**DIRECTIONS FOR THIS TASK**:
The records below should be written out again, exactly.

**PROVIDED RECORDS**:
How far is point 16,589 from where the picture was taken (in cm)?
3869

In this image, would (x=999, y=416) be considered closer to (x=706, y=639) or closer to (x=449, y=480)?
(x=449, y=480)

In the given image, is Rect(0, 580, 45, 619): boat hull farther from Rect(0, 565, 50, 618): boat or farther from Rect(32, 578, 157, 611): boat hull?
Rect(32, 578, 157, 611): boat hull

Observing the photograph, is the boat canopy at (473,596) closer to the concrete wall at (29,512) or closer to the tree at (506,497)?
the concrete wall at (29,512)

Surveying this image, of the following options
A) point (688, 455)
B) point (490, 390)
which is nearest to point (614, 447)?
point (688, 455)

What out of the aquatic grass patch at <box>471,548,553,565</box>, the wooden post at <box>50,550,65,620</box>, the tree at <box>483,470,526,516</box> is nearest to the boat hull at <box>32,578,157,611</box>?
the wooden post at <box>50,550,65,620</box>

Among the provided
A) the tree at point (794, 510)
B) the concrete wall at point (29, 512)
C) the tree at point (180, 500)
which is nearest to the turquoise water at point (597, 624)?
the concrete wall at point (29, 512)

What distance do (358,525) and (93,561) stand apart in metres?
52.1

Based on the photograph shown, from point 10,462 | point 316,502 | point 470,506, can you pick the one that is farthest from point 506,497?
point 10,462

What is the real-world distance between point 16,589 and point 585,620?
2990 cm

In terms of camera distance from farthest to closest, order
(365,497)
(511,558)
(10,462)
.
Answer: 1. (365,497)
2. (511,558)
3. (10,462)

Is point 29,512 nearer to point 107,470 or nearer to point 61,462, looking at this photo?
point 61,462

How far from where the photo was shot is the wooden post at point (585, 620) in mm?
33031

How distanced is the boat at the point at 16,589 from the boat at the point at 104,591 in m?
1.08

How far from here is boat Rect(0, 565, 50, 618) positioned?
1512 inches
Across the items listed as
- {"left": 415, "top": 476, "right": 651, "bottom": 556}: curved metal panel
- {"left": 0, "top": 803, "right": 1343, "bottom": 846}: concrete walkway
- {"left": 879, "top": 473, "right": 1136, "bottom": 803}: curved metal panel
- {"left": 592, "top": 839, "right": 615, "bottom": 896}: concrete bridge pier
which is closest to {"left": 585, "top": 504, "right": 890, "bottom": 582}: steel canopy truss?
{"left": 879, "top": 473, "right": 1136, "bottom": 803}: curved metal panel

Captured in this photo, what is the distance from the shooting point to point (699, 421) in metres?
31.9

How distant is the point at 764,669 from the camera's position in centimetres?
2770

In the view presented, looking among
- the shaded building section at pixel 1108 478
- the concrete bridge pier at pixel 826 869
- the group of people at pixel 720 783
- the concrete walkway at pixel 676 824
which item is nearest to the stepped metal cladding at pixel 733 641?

**ANSWER TO THE PROBLEM**:
How far is point 16,589 from where the picture was taken (in cm)?
3869

In this image, would (x=999, y=416) be considered closer to (x=706, y=639) or closer to (x=449, y=480)?
(x=449, y=480)

In the given image, is Rect(0, 580, 45, 619): boat hull farther from Rect(0, 565, 50, 618): boat or farther from Rect(32, 578, 157, 611): boat hull?
Rect(32, 578, 157, 611): boat hull

Observing the photograph, is the boat canopy at (473,596) closer to the concrete wall at (29,512) or closer to the tree at (506,497)?
the concrete wall at (29,512)

Surveying this image, of the following options
A) point (688, 455)
B) point (490, 390)
which is nearest to point (614, 447)?
point (688, 455)

What out of the aquatic grass patch at <box>471,548,553,565</box>, the wooden post at <box>50,550,65,620</box>, the tree at <box>483,470,526,516</box> is nearest to the boat hull at <box>32,578,157,611</box>?
the wooden post at <box>50,550,65,620</box>

Among the provided
A) the tree at point (794, 510)
B) the concrete wall at point (29, 512)
C) the tree at point (180, 500)
which is nearest to the turquoise water at point (597, 624)?
the concrete wall at point (29, 512)

What distance do (358,525) and (93,561) stand apart in metres?
52.1

Based on the photograph shown, from point 10,462 | point 316,502 | point 470,506, can you pick the one that is farthest from point 506,497?
point 10,462

What is the real-world distance between point 16,589 and point 585,620?
2990 cm

In terms of camera distance from farthest to closest, order
(365,497)
(511,558)
(10,462)
.
Answer: 1. (365,497)
2. (511,558)
3. (10,462)

Is point 29,512 nearer to point 107,470 or nearer to point 61,462, looking at this photo?
point 61,462

How far from where the photo was shot is the wooden post at point (585, 620) in mm?
33031

How distanced is the boat at the point at 16,589 from the boat at the point at 104,591 in m?
1.08

How far from here is boat Rect(0, 565, 50, 618) positioned?
1512 inches
Across the items listed as
- {"left": 415, "top": 476, "right": 651, "bottom": 556}: curved metal panel
- {"left": 0, "top": 803, "right": 1343, "bottom": 846}: concrete walkway
- {"left": 879, "top": 473, "right": 1136, "bottom": 803}: curved metal panel
- {"left": 592, "top": 839, "right": 615, "bottom": 896}: concrete bridge pier
which is closest to {"left": 585, "top": 504, "right": 890, "bottom": 582}: steel canopy truss?
{"left": 879, "top": 473, "right": 1136, "bottom": 803}: curved metal panel

Captured in this photo, what is the distance from the shooting point to point (699, 421) in metres?
31.9

How distant is the point at 764,669 from the camera's position in centimetres?
2770

In the view presented, looking among
- the shaded building section at pixel 1108 478
- the concrete bridge pier at pixel 826 869
- the group of people at pixel 720 783
- the concrete walkway at pixel 676 824
which item is nearest to the stepped metal cladding at pixel 733 641?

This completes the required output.